Plane & Pilot
Tuesday, September 3, 2013

Full-Metal Funship

There’s a reason the RV-12, and all Van’s Aircraft designs, sell like hotcakes

Mitch Lock is the northeastern dealer for Van's Aircraft and built his RV-12 from an ELSA kit in 555 hours.
"You've got the RV grin on your face," says my genial demo host Mitch Lock, and indeed, I do. We've just launched from his home airport of St. Mary's Municipal, not far from Annapolis, Md. The weather has been beastly for days: hot, humid, kinda Vietnam jungle-like. It's before 9 a.m. and already well into the 80s. So, why am I feeling so good?

Of course, it's the airplane. After a takeoff that was as difficult as pulling away from the curb in your car, we're climbing out—at a Vy of 75 knots, mind you—at about 800 fpm. Considering our combined weight (400 pounds), full fuel (20 gallons) and the high-density altitude, that's plenty strong.

"On a cool day, solo, I get 1,100 feet per minute, easy," says Lock. Van's aircraft spec: 900 fpm. It's refreshing when companies make conservative performance claims.

The cockpit is comfortable. Cooling air flows nicely from the side vents. But mostly, I'm happy because the RV-12 is simply the kind of airplane you only want to climb out of when your physiology demands a break.

The control response is light, nimble, solid, fighter plane-ish, and so natural and balanced, you feel like you've flown this bird all your life. Banking the 26-foot, nine-inch wings brings virtually no adverse yaw: Other than during climb and power-off descent, this is a feet-on-the-floor airplane, and yet it's so lively.

Mitch Lock and his daughter Victoria, who loves to fly with Daddy.
LSA as a category has well-earned its reputation for well-designed, forgiving, easy-flying aircraft. Still, every now and then, I have the pleasure to meet an LSA that stands out. The Remos GX was one, as were the Pipistrel line, the Bristell and Tecnam's entire fleet.

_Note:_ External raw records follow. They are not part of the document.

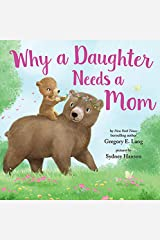 Why a Daughter Needs a Mom Kindle Edition
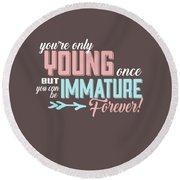 Immature Forever Round Beach Towel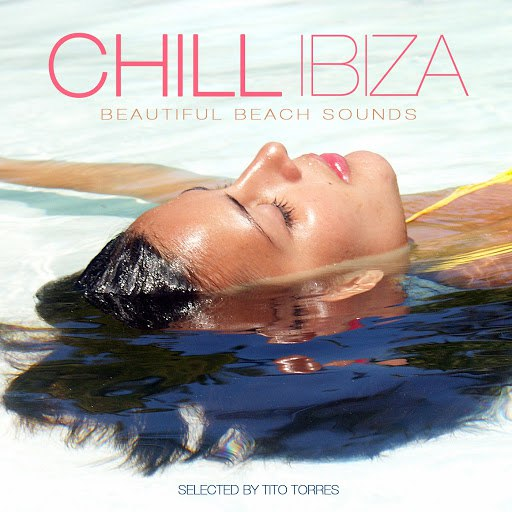 Tito Torres альбом Chill Ibiza - Beautiful Beach Sounds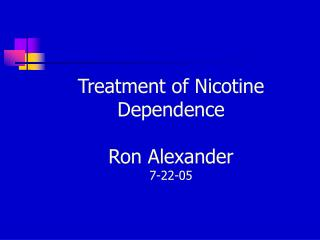 Treatment of Nicotine Dependence Ron Alexander 7-22-05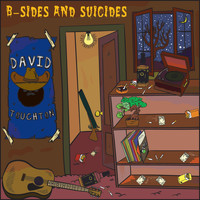 David Touchton - B-Sides & Suicides (Explicit)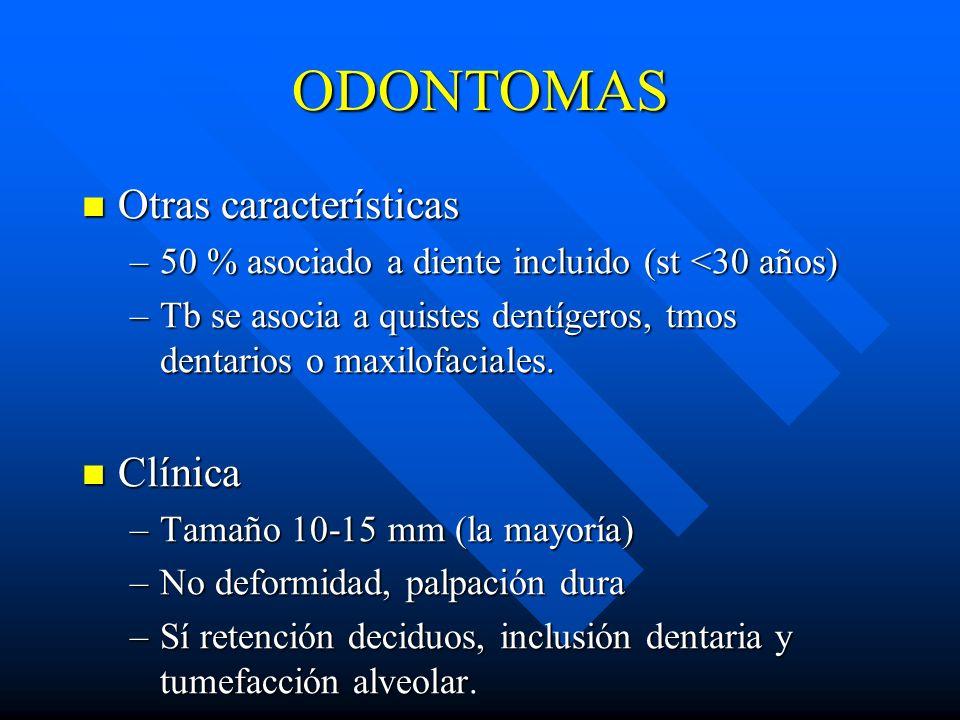 ODONTOMAS Otras características Otras características –50 % asociado a diente incluido (st <30 años) –Tb se asocia a quistes dentígeros, tmos dentario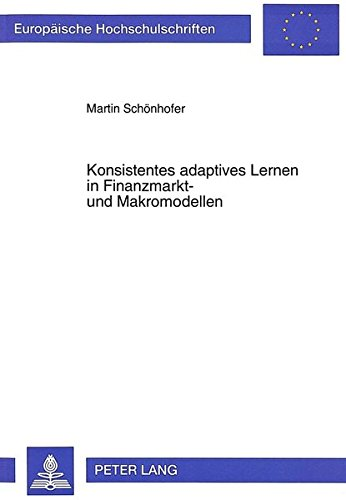 Konsistentes adaptives Lernen in Finanzmarkt- und Makromodellen (Europäische Hochschulschriften / European University Studies / Publications Universitaires Européennes) (German Edition) by Peter Lang GmbH, Internationaler Verlag der Wissenschaften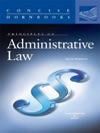 Werhans Principles Of Administrative Law Concise Hornbook Series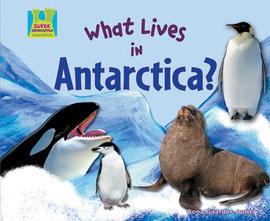 Cover: What Lives in Antarctica?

But, the RV-12 may be the most good-natured, docile, yet sporty LSA I've flown yet. It feels both sweet and a little sassy.

A Pedigree Bloodline
Van's Aircraft, named after founder, designer and chief cook/bottle washer Richard VanGrunsven (aka Van), has sold wildly popular Experimental Amateur Built (EAB) kits (8,000-plus built since 1972, thousands more under way) and created an entire aviation subculture in the process. Just how popular is the RV line of aircraft?

Exhibit A: Although the company introduced the RV-12 prototype as an E-LSA in 2009, just as the economic recession was hitting its malevolent stride, deposits immediately flowed in. To date, more than 300 of the RV-12 kits shipped, and more than 750 sub kits started. You can get one, including engine, for around $70,000 and build it in about a year.